As for flying at an estimated 1,000 mph, Phillips smiled and said, "The paper in Cleveland said it was faster, but I'm estimating it was not. I'd say about 1,000. The truth is, I was too busy concentrating on what I was doing to spend too much time looking at the panel. Anyway, it's in kilometers. I was concen-trating on not getting sick because a reporter who went up before I did lasted just six minutes. And I was also concentrating on the maneuvers."

After the flight, Menitsky gave Phillips a MiG arm patch and Russian flyer's cap with medallion. Phillips gave Menitsky an old Navy flight jacket.

Newcomb, a former Navy pilot himself worked out the opportunity for American civilians to fly the MiGs because it "helped toward the Russians' expenses, which were running about $100,000 a day."

He added "The main thing was the air show itself, and the ticket sales. But when we found out some former military pilots wanted to fly, we saw that as a means of a fund-raiser to also help offset the foreign visitors' expenses."

In addition to Phillips, two Ohio business men, also former military pilots, got chances to fly the MiGs by agreeing to make contribution toward expenses of the tour. Phillips said he gladly contributed "over $5,000" for the experience.

Howard is so energetic that he was a delight to work with," Newcomb said. "There was really great rapport between him and Menitsky. 


Flying Midshipman and the MiG-29
(Letter to Editor, ‘Mail Buoy,’ “Wings of Gold,” fall 1993)
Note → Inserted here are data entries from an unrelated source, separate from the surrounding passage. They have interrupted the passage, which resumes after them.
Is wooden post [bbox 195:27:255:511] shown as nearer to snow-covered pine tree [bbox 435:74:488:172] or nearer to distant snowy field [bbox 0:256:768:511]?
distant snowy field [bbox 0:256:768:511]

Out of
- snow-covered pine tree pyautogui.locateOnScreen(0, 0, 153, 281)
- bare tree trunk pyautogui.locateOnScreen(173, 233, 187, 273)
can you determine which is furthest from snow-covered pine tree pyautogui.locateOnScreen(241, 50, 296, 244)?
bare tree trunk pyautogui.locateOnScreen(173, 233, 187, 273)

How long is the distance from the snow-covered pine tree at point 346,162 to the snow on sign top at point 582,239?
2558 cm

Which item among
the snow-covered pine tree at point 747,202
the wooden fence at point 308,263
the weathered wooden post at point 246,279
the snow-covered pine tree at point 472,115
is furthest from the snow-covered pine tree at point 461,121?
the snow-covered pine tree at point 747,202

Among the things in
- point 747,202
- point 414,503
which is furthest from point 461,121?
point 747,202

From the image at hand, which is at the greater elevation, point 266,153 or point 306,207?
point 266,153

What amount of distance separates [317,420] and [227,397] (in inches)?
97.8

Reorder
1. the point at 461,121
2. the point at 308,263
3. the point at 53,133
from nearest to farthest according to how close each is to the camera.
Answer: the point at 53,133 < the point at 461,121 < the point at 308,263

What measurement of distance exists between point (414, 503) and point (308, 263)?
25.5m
When I flew the MiG-29 three years ago, it was an interesting news item. I was one of the first few and at age 65 definitely the oldest. Today, however, the Russian nation has collapsed and almost anyone willing to part with some sizeable cash can fly the airplane. I was recently offered (and I'm sure lots of others were included) a chance to fly to Russia and visit their super secret Air Base at Zhukovsky. At the Air Base I would have the opportunity to fly with Russian pilots, simulated attack strikes on military training flights. The Russian hunger for hard currency has prompted this opportunity. In addition to the MiG-29, the Russians are willing to let pilots fly their latest Sukhoi S. V. 27. What will it cost? Only $8,000 per hour with a minimum floor of $20,000.

You are not allowed to take-off or land, but you can follow the pilot with "hands on." Once airborne, your own flying capabilities are the only limitations. You do get to fly with Russia's very best test pilots: Evgeny Frolov, Igor Votinsev, Valery Menistky and Victor Pugachev, all Russian heroes with the similar popularity of our Chuck Yeager.

Now that it has become so commercialized and so non-exclusive, I really don't think it deserves an article in Wings of Gold.

My purpose in writing was just to add another plane to the types flown by the Flying Midshipmen.

/s/ Howard E. Phillips

Mr. Phillips had written Wings of Gold about his interesting MiG-29 experience.



Howard E Phillips
1700 North Highland Road
Suite 302
Pittsburgh, PA 15241

[January 2013]

Dear Lou,

Thank you for the [2012 Christmas] greetings. Sorry I'm so late, but I have had some good times.

I don't think I will ever forget our time at OTTUMWA. You have been very good in keeping in touch with some of our groups. I'm always glad to hear from you. If I can be of any help or if any of our friends are in need, let me know.